The total flavonoid contents (TFC) in the seaweed extract was analyzed using the colorimetric Dowd method (Zhishen et al. 1999) with a slight modification. Seaweed extract (25 μL), distilled water (1 mL), and 5% (w/v) NaNO₂ (75 μL) were mixed and reacted at room temperature for 5 min. Thereafter, 0.15 mL of 10% (w/v) AlCl₃·6H₂O was added to the mixture and left again for 6 min. Subsequently, 0.5 mL of 1 M NaOH and 0.275 mL of distilled water were mixed and analyzed using a UV spectrophotometer (Libra S22; Biochrom Ltd., Cambridge, UK) at 510 nm. The TFC of the seaweed extract was quantified using a catechin plot as a standard and was expressed as mg catechin equivalents (CE) g⁻¹ dw.

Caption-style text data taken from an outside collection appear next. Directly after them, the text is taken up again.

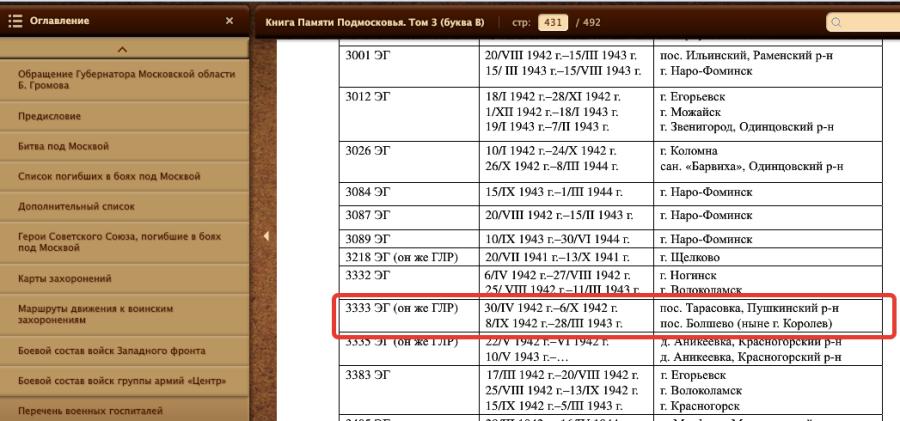 2014-08-01 21-53-05 Книга Памяти Подмосковья. Том 3 (буква В) - Mozilla Firefox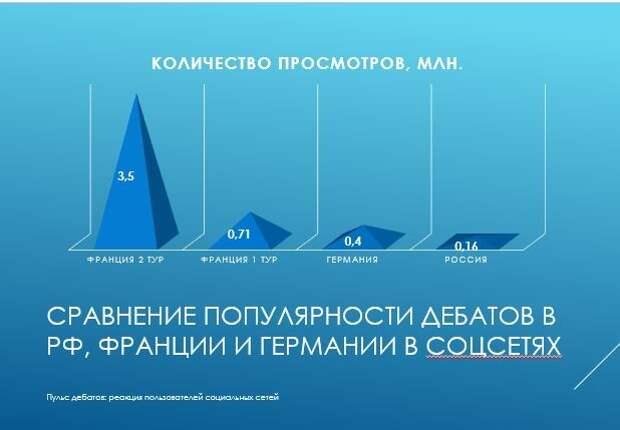 Уровень заинтересованности россиян в теледебатах кандидатов в президенты РФ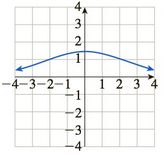 Chapter 10.5, Problem 61E, In Exercises 5964, match the graph of f to the graph of f. (The graphs of f are shown after Exercise , example  7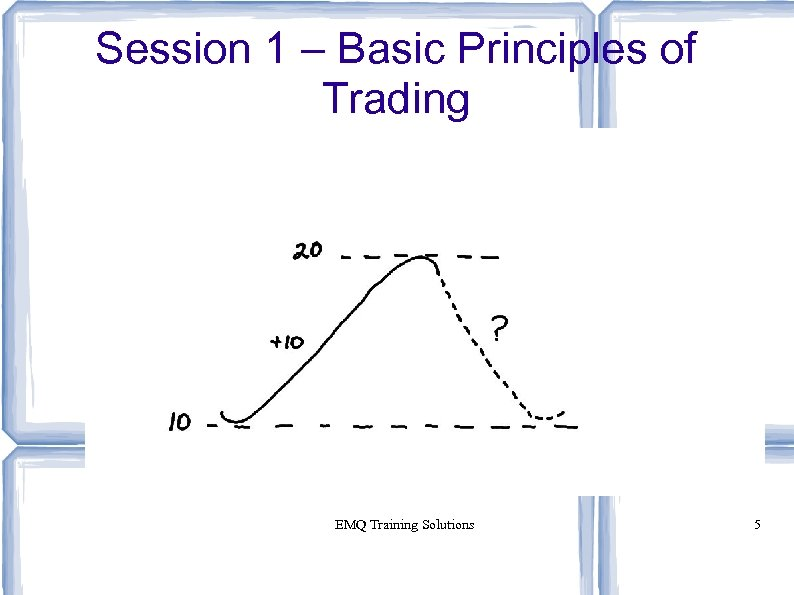 Session 1 – Basic Principles of Trading EMQ Training Solutions 5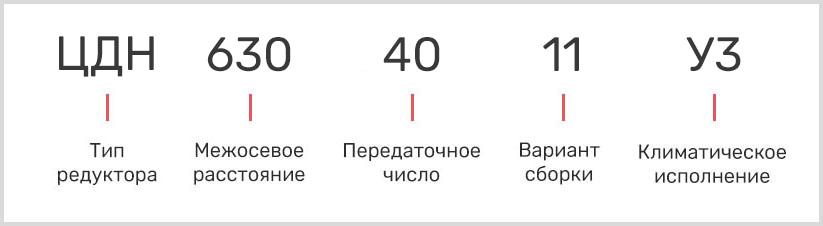 расшифровка маркировки редуктора цдн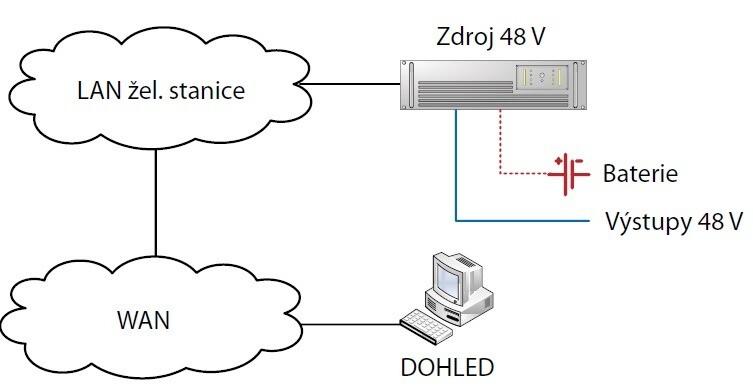 Schéma propojení dálkově dohledovatelného zdroje DC1500 s okolím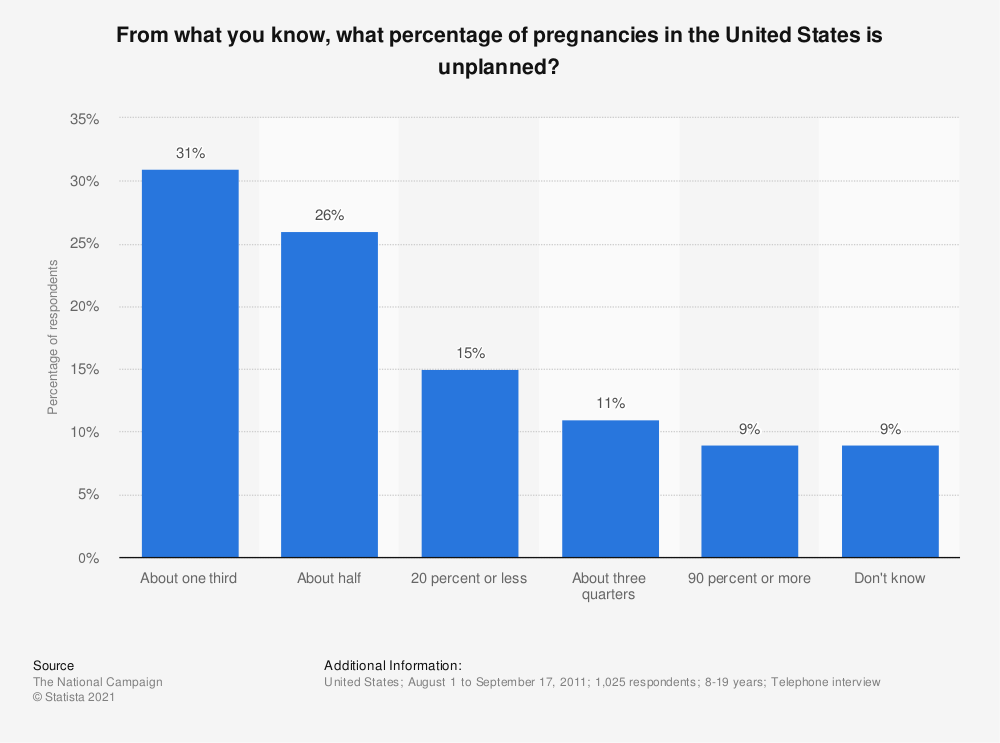 Statistic: From what you know, what percentage of pregnancies in the United States is unplanned? | Statista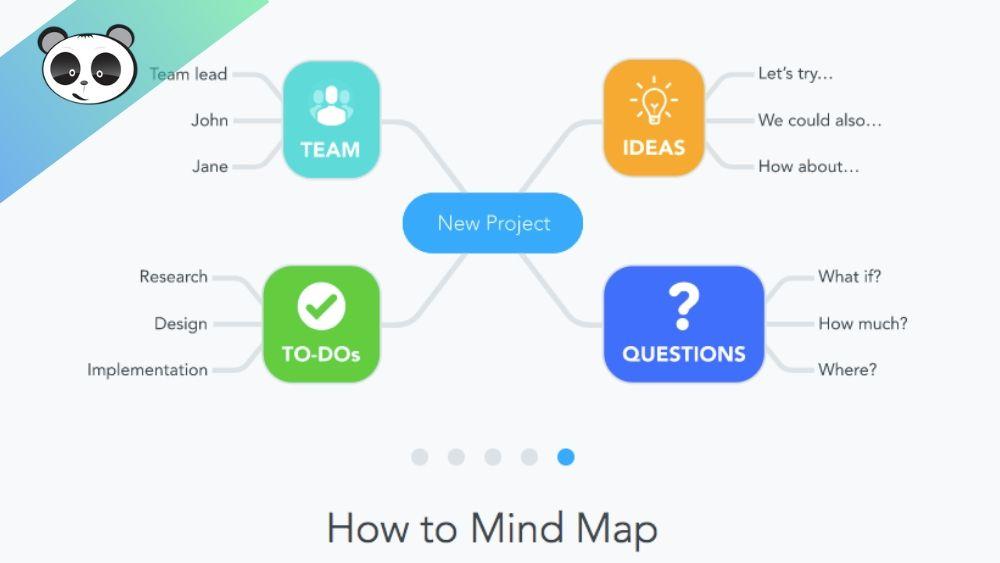 Phần mềm Mind Meister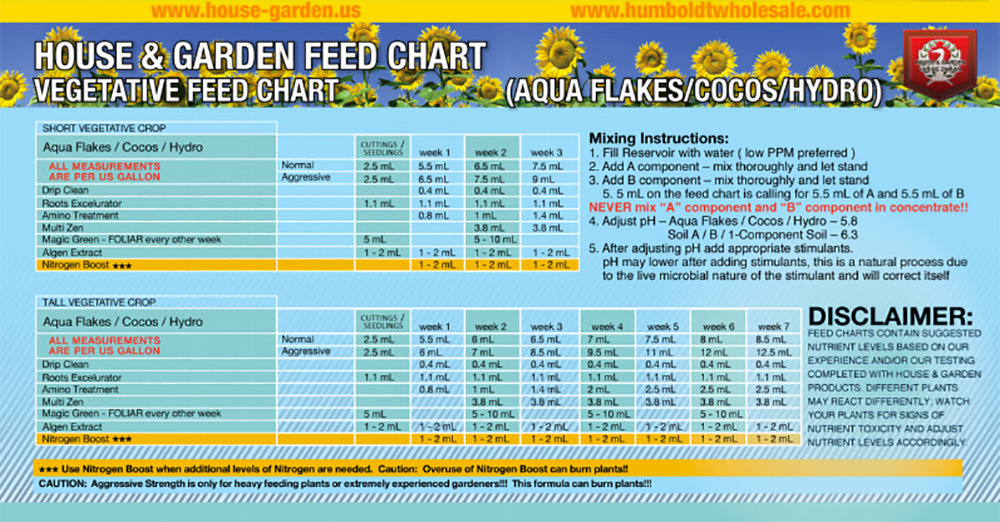 House and garden feed chart soil fasci garden - House garden nutrient calculator ...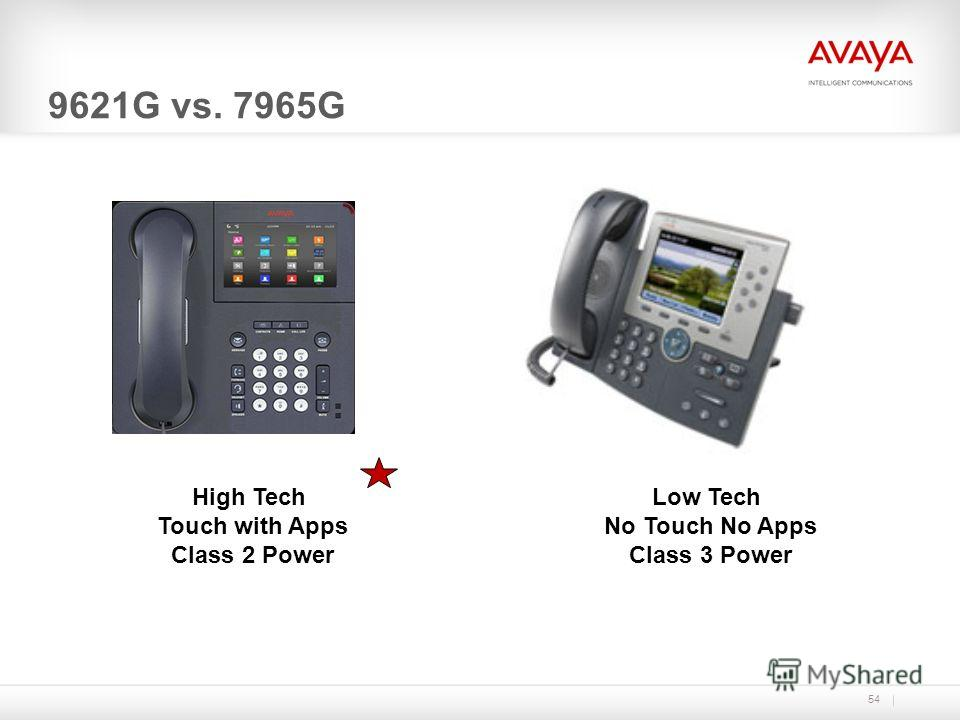 54 9621G vs. 7965G Low Tech No Touch No Apps Class 3 Power High Tech Touch with Apps Class 2 Power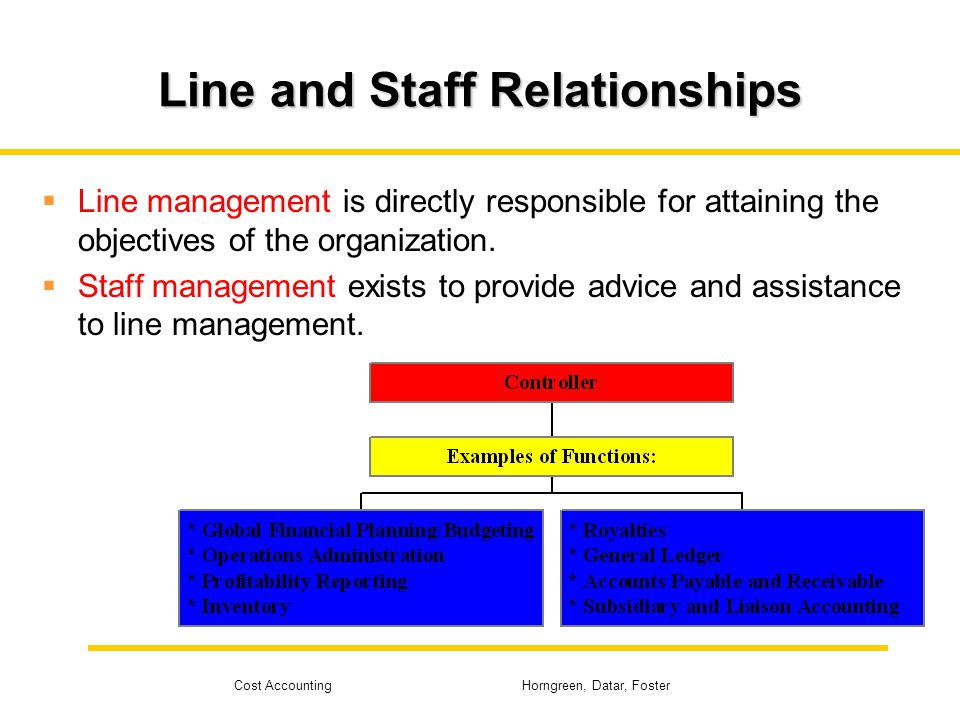 List of Synonyms and Antonyms of the Word: staff relationships
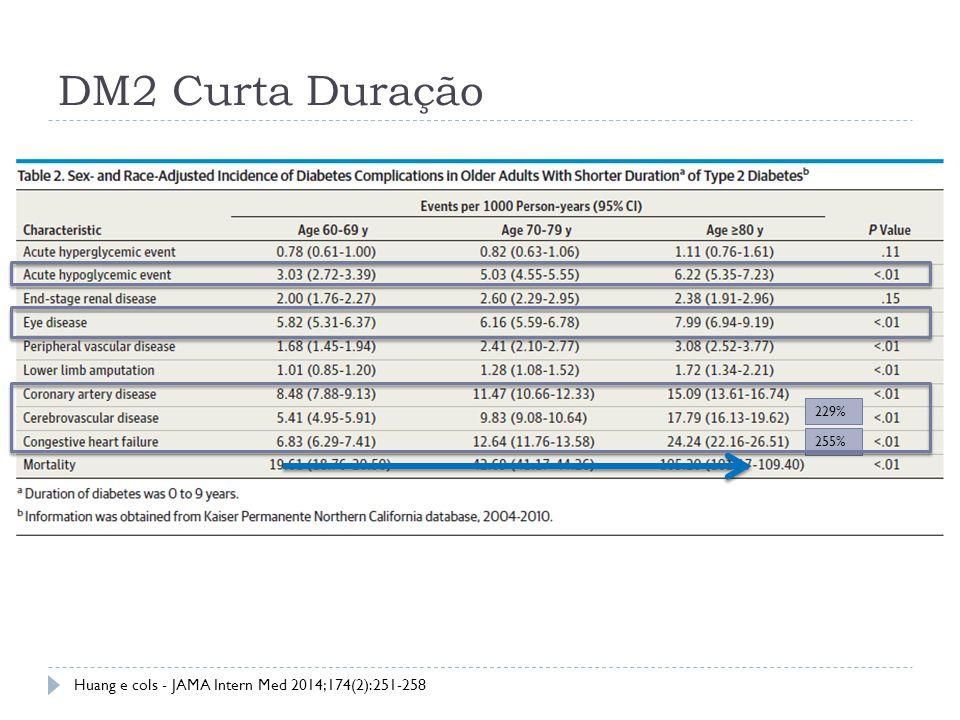 DM2 Curta Duração Huang e cols - JAMA Intern Med 2014;174(2):251-258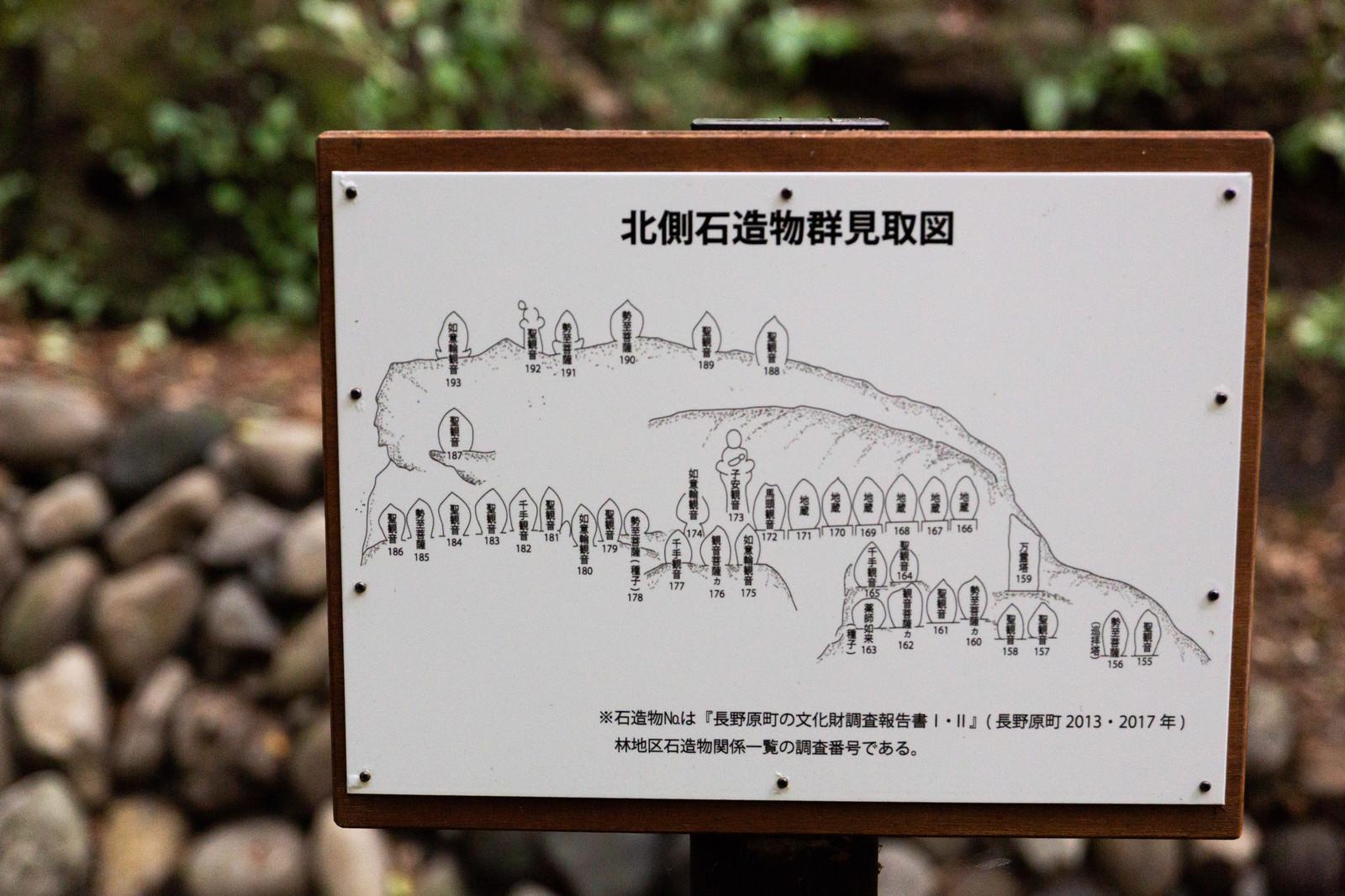 「滝沢観音石仏群の見取図」の写真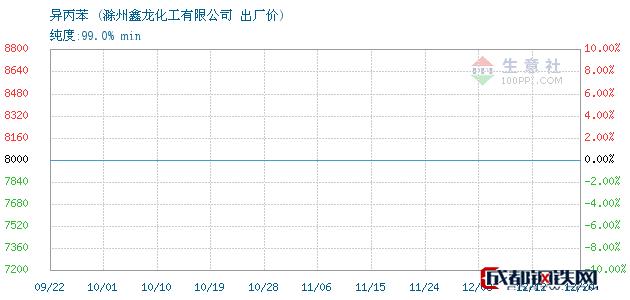 12月20日异丙苯出厂价_滁州鑫龙化工有限公司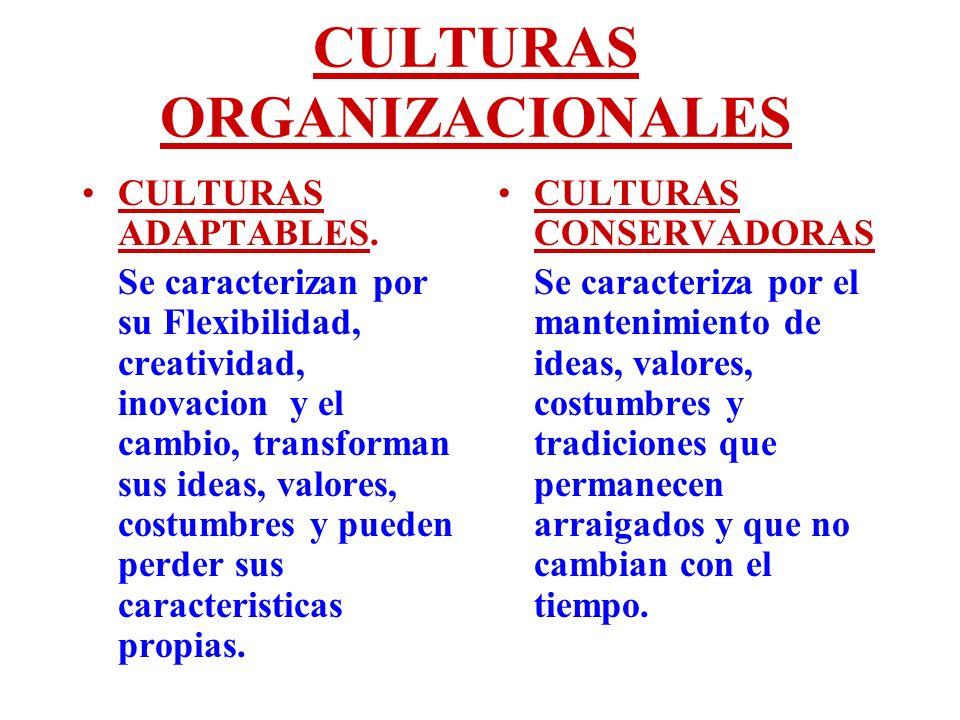 CULTURAS ORGANIZACIONALES CULTURAS ADAPTABLES. Se caracterizan por su Flexibilidad, creatividad, inovacion y el cambio, transforman sus ideas, valores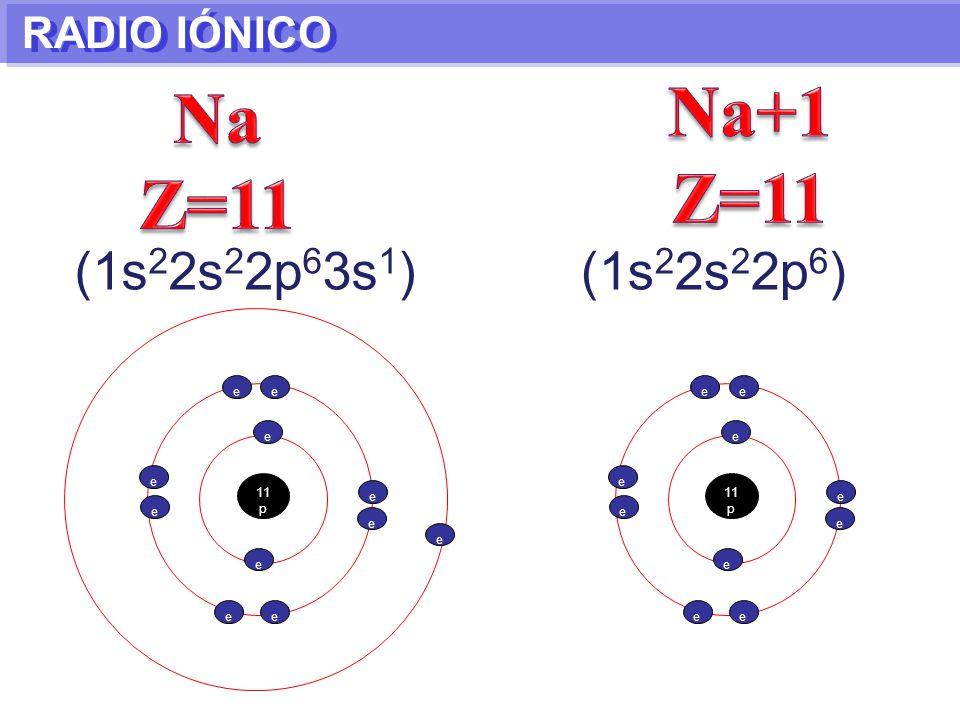 11 p e e ee ee e e e (1s 2 2s 2 2p 6 ) e 11 p e e ee ee e e e (1s 2 2s 2 2p 6 3s 1 ) e e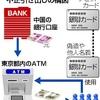 「銀聯カード」ATMから10億円不正引き出し
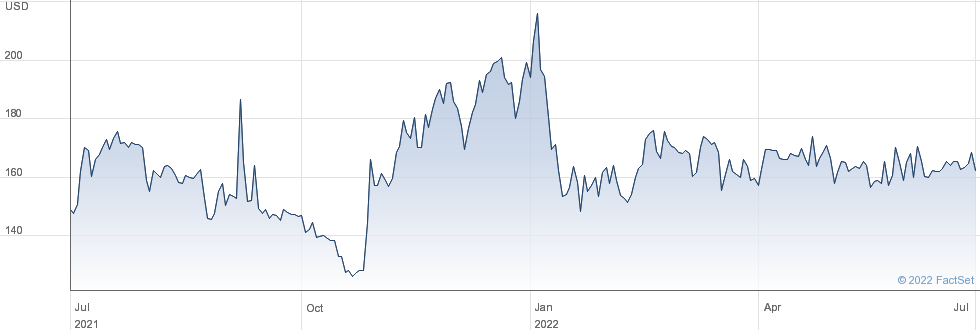 AMCON Distributing Co performance chart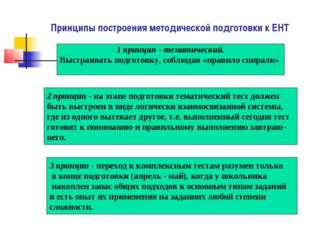 Принципы построения методической подготовки к ЕНТ 1 принцип - тематический. В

The scavenging activity of the seaweed extract against DPPH (2,2-diphenyl-1-picrylhydrazyl) radicals was analyzed using the method described by Lee et al. (2009). The DPPH^• radical has a maximum absorbance at 517 nm, and the antioxidant activity against the DPPH^• radical was evaluated by the reduction in absorbance. Briefly, the seaweed extract (100 μL), methanol (4.4 mL), and DPPH^• methanol solution (0.5 mL, 1 mmol L⁻¹) were mixed vigorously for 15 s and allowed to react at room temperature for 30 min. The absorbance of this mixture was measured at 517 nm using a spectrophotometer (V-1100D; Labinno Co., Tokyo, Japan) and expressed as a percentage of the control.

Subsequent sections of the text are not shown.